The translations, again, are not meant to be poetic creations on their own, but utilitarian renderings of the Latin. I will not quote much from them here, since they should be easy enough to imagine: they are simply the very exact translations that one would produce in a class or for a talk handout (embellished with occasional italics, and many more quotation marks and parentheses). In translating Persius, though, it looks as though D/W played up the Latin word order and primary translations a bit more than with the other satirists, in order to “translate” Persius’ jarring rhythm and strange language. For example, Persius 1.55, verum … amo, is translated “Truth I love;” 1.119, me muttire nefas, becomes “That I mutter is wrong?” and 1.42, os populi meruisse, becomes simply “to have merited the populace’s mouth.” Occasionally, a suggestive phrase in Latin is brought out more pointedly in English (e.g. Persius 1.18, patranti fractus ocello : “effeminate with eye’s orgasmic sparkle”).

The commentary is there mainly to explain proper names, Roman customs, literary and historical references, and some “untranslatable overtones of certain words and phrases” (xiv). There are also notes on disputed portions of the texts. These notes are indicated in the texts with asterisks, either in the Latin text (if the note concerns a textual problem) or the translation (all other cases). This gets a little bit messy when an entire section is starred because its location or authenticity is debated (every line of Lucilius’ fragments, Persius’ Choliambics, and the Winstedt passage of Juvenal 6 is starred).

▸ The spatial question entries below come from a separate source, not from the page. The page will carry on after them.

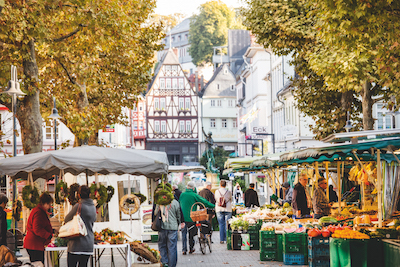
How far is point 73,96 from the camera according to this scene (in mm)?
20891

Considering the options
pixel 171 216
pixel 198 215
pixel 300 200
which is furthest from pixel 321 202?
pixel 171 216

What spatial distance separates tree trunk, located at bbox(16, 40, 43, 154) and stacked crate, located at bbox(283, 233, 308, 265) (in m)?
6.27

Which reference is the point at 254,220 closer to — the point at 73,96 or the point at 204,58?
the point at 73,96

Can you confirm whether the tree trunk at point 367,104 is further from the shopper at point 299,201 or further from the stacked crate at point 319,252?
the stacked crate at point 319,252

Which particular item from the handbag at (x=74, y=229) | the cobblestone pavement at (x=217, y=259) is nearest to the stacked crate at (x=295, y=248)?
the cobblestone pavement at (x=217, y=259)

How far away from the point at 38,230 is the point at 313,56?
10390 millimetres

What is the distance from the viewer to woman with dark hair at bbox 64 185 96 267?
9.49 m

There are a few small errors to note. H. R. Fairclough is listed in two different places in the Horace bibliography (8). I found one Latin line that ended up on the translation page (Juvenal 6.194). There are a couple of translations that I would emend if I thought students were consulting them in a Latin class (e.g. Horace 1.9.70-71, nulla mihi … religio est, “Religion is nothing to me”). One translation, “dramas” for togatas at Juvenal 1.3, does not indicate that these plays were comedies in particular (nor does the note). The name “Winstedt” is misspelled (195). As for other possible drawbacks, I find the commentary to be somewhat uneven; for instance, there is a note explaining the expression “he left me under the knife” (Horace 1.9.73-74), which would not seem to require explanation, but no note referring to the Epicurean background of the “quote” at Persius 3.83-84 ( gigni / de nihilo nihilum, in nihilum nil posse reverti), which would be helpful.

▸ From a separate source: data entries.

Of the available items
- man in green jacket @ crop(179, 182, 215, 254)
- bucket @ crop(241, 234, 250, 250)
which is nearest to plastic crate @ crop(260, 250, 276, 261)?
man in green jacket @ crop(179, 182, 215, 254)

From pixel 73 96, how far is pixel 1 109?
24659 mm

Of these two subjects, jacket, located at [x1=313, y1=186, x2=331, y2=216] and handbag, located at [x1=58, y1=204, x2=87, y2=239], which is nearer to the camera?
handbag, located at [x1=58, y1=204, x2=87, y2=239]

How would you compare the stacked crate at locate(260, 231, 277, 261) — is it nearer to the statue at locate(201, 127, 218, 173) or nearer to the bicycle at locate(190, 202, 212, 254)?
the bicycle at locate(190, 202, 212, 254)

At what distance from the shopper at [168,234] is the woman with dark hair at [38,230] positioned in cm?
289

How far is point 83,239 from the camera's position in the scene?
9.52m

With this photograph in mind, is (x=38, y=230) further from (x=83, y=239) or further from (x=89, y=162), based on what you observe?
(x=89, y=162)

I can envision a number of possible uses for this volume: in a Roman civilization course, in an undergraduate Latin class in which the students are also equipped with a philological commentary (or, alternatively, in which they are studying other satires in Latin, and reading these ones in translation only), or even in a graduate course in which students will go and find commentaries on their own (the Introduction with its bibliographies would be useful to graduate students studying for exams). Despite some drawbacks, this volume was an excellent idea that the authors must have enjoyed carrying out. It is attractive and not too expensive, and will provide students with an appropriate introduction to the colorful genre of satire.

Notes

1. Susanna Braund, Roman Verse Satire (Oxford, 1992) and The Roman Satirists and Their Masks (Bristol, 1996).